The Eggleston School is former school and current private residential structure located at the 10539 Nolan Road in rural Nester Township in southeastern Roscommon County, Michigan. It was designated as a Michigan Historic Site on February 29, 1996, and soon after added to the National Register of Historic Places on April 4, 1996. The school is particularly notable for the finely crafted fieldstone exterior, constructed of blocks with various shapes, sizes, and hues. It is the only property in Roscommon County listed on the National Register and one of only four county properties designated as a Michigan Historic Site — along with Gerrish Township Information Site, Pioneer House, and Turney House.

==History==
The Eggleston School is located at the corner of Nolan Road and Muma Road in section 19 of the very sparsely populated Nester Township. This location was once the village of Nolan, founded in 1890 near the end of the lumber boom in northern Michigan. Nolan had a peak population of around 80 in 1905, In 1910, the Nester Township Unit School District No. 3 apparently came into possession of the one-acre property where this school now stands. The masonry structure now standing here was built in 1934 to serve as a schoolhouse for the few residents of the township. The school and its property were financed by the township's largest landowner, Mary Eggleston.

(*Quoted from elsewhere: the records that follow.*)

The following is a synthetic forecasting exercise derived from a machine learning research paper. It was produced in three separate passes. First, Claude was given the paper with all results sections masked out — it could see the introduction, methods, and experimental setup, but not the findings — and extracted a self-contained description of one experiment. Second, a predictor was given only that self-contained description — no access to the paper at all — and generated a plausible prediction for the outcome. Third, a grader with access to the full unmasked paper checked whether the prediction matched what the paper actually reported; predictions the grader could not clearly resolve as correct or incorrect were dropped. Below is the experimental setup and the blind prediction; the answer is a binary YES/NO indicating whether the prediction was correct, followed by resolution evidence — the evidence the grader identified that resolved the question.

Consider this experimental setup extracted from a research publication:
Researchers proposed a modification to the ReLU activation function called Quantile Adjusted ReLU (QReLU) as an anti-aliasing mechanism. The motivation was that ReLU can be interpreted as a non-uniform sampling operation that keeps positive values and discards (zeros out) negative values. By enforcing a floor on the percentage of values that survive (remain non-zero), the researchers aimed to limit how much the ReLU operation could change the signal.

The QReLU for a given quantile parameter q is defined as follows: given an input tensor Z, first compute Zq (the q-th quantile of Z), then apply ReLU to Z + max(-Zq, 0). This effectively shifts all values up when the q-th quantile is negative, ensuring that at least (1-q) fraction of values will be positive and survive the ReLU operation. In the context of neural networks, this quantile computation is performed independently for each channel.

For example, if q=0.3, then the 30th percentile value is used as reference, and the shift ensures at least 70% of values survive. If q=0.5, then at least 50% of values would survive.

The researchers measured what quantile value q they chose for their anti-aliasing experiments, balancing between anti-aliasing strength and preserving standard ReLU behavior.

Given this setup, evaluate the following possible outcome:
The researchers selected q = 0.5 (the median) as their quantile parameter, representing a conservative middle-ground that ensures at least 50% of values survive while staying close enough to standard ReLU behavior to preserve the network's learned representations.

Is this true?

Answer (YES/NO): NO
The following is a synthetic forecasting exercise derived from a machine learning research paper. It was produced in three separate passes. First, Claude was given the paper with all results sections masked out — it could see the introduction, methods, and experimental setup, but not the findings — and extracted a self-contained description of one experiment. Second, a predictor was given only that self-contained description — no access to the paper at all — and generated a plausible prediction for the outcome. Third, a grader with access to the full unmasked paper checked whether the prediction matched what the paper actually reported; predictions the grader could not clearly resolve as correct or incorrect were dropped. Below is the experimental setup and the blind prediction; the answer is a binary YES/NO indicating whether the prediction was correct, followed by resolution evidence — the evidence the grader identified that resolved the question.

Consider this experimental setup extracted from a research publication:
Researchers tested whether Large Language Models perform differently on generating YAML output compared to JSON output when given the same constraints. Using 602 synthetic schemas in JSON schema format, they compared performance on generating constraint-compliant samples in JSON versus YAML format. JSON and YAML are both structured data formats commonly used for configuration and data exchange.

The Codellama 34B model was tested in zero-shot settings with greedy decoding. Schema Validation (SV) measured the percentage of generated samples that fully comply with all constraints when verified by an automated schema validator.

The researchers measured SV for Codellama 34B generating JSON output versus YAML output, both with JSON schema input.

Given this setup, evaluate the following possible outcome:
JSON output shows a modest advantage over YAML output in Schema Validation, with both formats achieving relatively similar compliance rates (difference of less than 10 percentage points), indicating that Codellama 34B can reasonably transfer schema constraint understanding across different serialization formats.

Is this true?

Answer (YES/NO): NO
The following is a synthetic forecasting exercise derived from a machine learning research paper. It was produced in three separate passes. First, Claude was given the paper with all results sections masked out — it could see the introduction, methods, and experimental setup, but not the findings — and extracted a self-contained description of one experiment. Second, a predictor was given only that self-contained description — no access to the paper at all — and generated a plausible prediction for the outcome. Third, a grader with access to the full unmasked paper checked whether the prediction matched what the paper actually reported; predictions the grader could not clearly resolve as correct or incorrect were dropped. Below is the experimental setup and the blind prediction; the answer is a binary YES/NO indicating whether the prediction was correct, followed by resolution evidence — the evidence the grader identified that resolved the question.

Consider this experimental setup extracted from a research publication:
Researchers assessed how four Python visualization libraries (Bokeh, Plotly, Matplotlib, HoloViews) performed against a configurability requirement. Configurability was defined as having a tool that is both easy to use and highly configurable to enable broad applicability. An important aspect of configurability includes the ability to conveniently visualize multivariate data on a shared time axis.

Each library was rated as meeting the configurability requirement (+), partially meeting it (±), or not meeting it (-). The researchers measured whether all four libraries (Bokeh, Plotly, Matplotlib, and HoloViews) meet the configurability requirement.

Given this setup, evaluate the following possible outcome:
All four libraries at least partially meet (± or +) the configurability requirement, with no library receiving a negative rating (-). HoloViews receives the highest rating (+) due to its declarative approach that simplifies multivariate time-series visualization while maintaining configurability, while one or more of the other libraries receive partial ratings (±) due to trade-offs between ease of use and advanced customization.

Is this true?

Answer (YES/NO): NO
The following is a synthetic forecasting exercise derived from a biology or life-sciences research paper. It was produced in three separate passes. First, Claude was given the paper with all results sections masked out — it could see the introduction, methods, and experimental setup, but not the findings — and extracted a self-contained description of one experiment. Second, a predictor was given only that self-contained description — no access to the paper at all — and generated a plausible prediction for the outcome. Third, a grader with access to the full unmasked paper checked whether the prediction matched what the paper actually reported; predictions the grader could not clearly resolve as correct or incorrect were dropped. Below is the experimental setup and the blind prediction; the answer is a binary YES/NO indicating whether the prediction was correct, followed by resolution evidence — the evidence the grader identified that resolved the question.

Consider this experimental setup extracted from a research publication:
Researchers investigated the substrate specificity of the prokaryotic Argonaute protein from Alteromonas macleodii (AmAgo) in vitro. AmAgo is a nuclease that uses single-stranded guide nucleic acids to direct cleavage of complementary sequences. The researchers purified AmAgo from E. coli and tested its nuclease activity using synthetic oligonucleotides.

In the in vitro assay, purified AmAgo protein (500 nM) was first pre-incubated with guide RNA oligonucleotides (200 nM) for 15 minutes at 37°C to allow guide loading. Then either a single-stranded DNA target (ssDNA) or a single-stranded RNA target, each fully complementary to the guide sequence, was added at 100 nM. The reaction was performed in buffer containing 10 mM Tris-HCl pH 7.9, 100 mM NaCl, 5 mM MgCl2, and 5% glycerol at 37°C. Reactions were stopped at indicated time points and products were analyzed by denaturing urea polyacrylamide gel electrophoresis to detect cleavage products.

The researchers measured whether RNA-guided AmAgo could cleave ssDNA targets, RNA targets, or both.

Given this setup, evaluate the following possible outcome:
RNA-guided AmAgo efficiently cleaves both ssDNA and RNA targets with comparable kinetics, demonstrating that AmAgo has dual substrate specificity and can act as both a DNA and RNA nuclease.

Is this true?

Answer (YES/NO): NO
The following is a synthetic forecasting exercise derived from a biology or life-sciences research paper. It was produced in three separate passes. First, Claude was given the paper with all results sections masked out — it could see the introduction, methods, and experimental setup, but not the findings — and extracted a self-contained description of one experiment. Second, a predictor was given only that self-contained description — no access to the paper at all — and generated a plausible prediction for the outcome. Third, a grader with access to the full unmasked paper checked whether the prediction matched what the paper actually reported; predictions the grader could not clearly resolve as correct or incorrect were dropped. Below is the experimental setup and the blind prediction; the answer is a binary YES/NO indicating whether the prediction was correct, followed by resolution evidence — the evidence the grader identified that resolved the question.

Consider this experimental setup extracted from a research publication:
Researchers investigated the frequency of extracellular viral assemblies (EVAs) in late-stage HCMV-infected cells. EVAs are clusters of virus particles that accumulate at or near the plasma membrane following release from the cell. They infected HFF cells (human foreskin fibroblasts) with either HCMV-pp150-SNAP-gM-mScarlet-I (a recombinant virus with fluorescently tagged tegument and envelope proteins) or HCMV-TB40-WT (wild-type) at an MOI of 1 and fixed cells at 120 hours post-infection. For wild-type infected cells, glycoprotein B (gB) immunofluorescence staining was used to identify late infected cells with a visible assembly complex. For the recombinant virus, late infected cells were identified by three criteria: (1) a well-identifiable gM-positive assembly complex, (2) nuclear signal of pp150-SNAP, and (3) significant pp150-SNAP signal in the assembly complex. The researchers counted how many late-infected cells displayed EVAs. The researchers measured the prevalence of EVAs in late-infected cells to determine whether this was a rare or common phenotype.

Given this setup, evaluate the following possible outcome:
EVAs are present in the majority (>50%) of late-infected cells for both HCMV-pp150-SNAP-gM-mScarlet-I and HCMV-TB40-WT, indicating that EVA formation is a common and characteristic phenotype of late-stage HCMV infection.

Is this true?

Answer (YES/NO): YES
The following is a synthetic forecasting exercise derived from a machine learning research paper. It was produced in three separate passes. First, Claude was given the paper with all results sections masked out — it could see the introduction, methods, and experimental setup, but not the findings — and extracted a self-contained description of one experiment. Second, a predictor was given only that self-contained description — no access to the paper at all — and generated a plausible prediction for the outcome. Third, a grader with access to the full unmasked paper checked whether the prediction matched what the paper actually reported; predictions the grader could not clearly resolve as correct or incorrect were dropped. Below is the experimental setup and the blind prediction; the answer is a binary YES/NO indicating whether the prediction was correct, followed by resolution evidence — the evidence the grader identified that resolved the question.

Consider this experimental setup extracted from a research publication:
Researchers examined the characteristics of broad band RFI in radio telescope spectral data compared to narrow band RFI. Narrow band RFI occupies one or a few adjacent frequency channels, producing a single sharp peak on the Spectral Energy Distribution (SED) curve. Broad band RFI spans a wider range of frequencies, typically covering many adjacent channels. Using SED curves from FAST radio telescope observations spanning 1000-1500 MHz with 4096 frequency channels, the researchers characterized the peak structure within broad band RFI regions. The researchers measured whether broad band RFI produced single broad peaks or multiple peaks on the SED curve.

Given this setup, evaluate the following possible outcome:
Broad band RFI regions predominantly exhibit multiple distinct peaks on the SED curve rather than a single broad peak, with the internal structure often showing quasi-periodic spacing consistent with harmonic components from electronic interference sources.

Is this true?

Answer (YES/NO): NO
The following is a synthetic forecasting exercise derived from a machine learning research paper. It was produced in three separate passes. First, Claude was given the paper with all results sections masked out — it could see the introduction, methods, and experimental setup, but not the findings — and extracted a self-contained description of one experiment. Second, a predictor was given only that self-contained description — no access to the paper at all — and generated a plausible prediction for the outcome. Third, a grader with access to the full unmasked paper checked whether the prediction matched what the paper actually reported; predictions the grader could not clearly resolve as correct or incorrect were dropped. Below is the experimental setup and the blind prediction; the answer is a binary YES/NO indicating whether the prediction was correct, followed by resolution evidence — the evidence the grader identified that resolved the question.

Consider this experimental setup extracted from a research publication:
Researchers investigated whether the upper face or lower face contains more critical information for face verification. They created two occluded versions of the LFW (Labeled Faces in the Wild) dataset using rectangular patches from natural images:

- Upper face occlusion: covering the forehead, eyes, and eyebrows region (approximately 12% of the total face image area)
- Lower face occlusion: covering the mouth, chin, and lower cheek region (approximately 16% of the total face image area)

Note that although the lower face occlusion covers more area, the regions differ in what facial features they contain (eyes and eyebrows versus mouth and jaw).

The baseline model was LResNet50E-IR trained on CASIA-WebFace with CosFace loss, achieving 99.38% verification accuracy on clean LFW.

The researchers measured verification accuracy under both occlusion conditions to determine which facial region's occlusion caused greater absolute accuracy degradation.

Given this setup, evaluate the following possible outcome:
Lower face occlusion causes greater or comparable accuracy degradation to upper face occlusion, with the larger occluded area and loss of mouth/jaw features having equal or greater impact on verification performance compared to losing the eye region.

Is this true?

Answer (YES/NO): NO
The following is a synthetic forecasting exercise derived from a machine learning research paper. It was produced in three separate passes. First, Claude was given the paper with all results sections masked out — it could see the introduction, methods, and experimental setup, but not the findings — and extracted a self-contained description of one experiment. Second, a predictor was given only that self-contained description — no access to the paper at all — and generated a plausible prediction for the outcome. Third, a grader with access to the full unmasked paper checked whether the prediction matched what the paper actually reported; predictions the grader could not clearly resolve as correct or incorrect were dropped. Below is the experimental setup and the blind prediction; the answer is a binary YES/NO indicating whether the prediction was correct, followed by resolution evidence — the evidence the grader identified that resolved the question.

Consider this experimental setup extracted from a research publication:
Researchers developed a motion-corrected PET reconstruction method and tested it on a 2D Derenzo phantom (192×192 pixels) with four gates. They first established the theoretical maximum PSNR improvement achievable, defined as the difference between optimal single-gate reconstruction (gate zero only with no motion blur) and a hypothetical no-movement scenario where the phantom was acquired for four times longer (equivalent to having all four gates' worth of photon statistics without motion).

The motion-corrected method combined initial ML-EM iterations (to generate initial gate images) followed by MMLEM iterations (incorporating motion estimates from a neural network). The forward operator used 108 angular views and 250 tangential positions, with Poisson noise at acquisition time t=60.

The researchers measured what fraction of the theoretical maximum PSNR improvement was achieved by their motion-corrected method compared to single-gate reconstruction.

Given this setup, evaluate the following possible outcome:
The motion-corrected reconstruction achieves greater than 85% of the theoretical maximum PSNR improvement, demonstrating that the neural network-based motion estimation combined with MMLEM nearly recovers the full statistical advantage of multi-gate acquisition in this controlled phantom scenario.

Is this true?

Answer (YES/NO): NO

The Nestor Township District merged with the Houghton Lake Public Schools in 1959–60, and the school decommissioned. It served as a town hall until 1974, and then was used as a hunting lodge. In 1992, it was converted into a private residence. The few students in the area now attend Houghton Lake Community Schools about 20 miles (32 km) northwest in Houghton Lake.

==Description==
The Eggleston School is a broad-fronted, hip-roof school building on a concrete-fieldstone foundation which originally contained two classrooms upstairs and an auditorium/gymnasium/cafeteria room downstairs, before it was converted to a single-family residence. The school is particularly notable for the finely crafted fieldstone exterior, containing blocks of various shapes, sizes, and hues. All of the walls, and in particular the facade of the entrance vestibule, have a mosaic-like quality due to the purposefully fitted stones. The school contains 33 double-hung, six-over-six windows, and the roof contains three eyebrow dormers and a pyramid-roof cupola. A projecting one-story gabled vestibule in the center of the facade contains a double-door entrance.

Inside, staircases lead up to the main level and down to the basement. When built, the school included two classrooms, two restrooms, a coatroom, and a library upstairs. The lower level contained a large open space was used as a gymnasium, auditorium, and cafeteria, as well as a kitchen, a mechanical room; and a small room used by the maintenance man as an apartment. The interior of the school has been refurbished into a private residence, but he upper floor retains the original floor plan, as well as all of the interior doors, woodwork and door hardware.

The school stands on five acres (2.3 ha) of land that also includes a small cemetery, which contains seven burials, only three of them in marked graves.